DOCUMENT EXTRACT:
☆ ☆ ☆ ☆ ☆
What makes for good critical care?
Consistency and coordination among teams makes for good critical care. In this video, HealthMaker Henry Masur, MD, chief of the National Institutes of Health's critical care medicine department, explains specialist roles on a critical care team.
Transcript
Many of the interventions, which have appeared to be useful in the past, really prolong or delay your cognitive recovery,
your physical recovery. [MUSIC PLAYING]
I think in terms of a team I think we realized that to provide 24 hours of care to somebody who really needs life support,
you really need nurses therapists and physicians, to really be on the same page about what the plan should be.
You need all the care to be consistent and coordinated. You need good handoffs from one team to another.
So there is a lot of emphasis on what the team does. And the team is not limited to the therapist, the nurse, and the physician. It includes the social worker.
It includes an ethicist. And it includes nutritionists and pharmacists, so really a large number of people that are necessary to bridge people who have life-threatening illnesses
to recovery. I think it's also important to recognize that we're very focused on outcome
in terms of functioning. In order to function the question is, can you regain your prior state of health
both physically and mentally? Or how close can you get? And I think we recognize more and more that many of the interventions, which
have appeared to be useful in the past, really prolong or delay your cognitive recovery,
your physical recovery. So we're very focused on what does it really improve, the quality and the duration of your survival.
☆ ☆ ☆ ☆ ☆
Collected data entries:
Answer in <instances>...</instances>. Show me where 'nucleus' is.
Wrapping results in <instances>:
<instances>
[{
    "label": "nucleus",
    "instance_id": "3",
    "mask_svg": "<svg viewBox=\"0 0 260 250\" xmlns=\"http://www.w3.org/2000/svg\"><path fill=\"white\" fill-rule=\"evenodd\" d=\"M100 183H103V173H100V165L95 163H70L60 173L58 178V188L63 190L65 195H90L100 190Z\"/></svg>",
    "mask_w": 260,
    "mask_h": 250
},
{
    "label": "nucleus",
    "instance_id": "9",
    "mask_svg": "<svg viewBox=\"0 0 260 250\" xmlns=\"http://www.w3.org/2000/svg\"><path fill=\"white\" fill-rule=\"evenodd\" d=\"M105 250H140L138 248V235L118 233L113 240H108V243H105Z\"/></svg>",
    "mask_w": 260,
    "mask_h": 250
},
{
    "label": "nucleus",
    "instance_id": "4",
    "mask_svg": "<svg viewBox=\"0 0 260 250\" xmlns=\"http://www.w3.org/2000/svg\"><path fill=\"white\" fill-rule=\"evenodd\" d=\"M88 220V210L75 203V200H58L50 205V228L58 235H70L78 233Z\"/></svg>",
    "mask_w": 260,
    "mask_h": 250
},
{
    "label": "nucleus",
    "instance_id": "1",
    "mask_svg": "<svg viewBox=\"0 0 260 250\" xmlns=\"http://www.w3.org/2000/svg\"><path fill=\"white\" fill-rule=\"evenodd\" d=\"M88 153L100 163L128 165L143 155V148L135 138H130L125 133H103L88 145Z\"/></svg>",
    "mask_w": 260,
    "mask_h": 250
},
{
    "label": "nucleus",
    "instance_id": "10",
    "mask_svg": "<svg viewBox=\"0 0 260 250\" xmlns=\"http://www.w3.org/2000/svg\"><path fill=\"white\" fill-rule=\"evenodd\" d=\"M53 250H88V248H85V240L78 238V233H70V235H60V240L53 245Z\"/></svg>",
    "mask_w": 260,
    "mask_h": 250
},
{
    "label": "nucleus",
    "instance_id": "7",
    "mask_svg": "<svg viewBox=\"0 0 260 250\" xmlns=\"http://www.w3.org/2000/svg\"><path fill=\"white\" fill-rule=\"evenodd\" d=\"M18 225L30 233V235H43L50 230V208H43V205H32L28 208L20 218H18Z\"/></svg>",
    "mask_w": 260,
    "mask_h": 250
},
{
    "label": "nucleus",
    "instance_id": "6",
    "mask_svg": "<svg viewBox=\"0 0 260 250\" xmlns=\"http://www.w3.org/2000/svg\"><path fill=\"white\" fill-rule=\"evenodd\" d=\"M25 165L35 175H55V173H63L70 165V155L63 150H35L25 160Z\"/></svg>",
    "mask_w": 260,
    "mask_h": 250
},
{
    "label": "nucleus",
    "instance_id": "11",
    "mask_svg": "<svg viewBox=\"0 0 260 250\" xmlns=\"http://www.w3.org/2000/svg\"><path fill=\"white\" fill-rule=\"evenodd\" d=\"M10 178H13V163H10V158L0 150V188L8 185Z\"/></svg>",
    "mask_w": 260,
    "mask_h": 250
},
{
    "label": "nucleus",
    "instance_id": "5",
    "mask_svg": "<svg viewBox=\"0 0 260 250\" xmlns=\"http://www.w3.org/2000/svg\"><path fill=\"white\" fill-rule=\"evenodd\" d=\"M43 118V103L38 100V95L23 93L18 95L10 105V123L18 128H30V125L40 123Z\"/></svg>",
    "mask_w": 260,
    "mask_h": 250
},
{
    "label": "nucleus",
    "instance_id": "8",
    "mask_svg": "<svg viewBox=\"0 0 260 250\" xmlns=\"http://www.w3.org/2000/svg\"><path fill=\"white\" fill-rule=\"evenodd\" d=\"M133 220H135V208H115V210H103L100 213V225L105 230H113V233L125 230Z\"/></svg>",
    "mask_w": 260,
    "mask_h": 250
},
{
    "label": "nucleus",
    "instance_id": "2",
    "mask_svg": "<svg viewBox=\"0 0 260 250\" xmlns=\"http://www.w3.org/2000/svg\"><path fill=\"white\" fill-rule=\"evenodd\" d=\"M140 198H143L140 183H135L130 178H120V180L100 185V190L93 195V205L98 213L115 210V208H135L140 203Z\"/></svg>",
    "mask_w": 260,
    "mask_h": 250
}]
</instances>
☆ ☆ ☆ ☆ ☆
PROBLEMS AND TASKS:
[a] Rewrite the paragraph of the critical care page that begins "Consistency and coordination among teams" as a short bulleted list, keeping its main facts.
[b] According to the critical care page, who does the team include besides the therapist, the nurse, and the physician?
The items are separate from the critical care page.

RESULTS:
[a]
- Good critical care comes from consistency and coordination among teams.
- The video features HealthMaker Henry Masur, MD, chief of the National Institutes of Health's critical care medicine department.
- He explains specialist roles on a critical care team.

[b] The social worker, an ethicist, nutritionists, and pharmacists.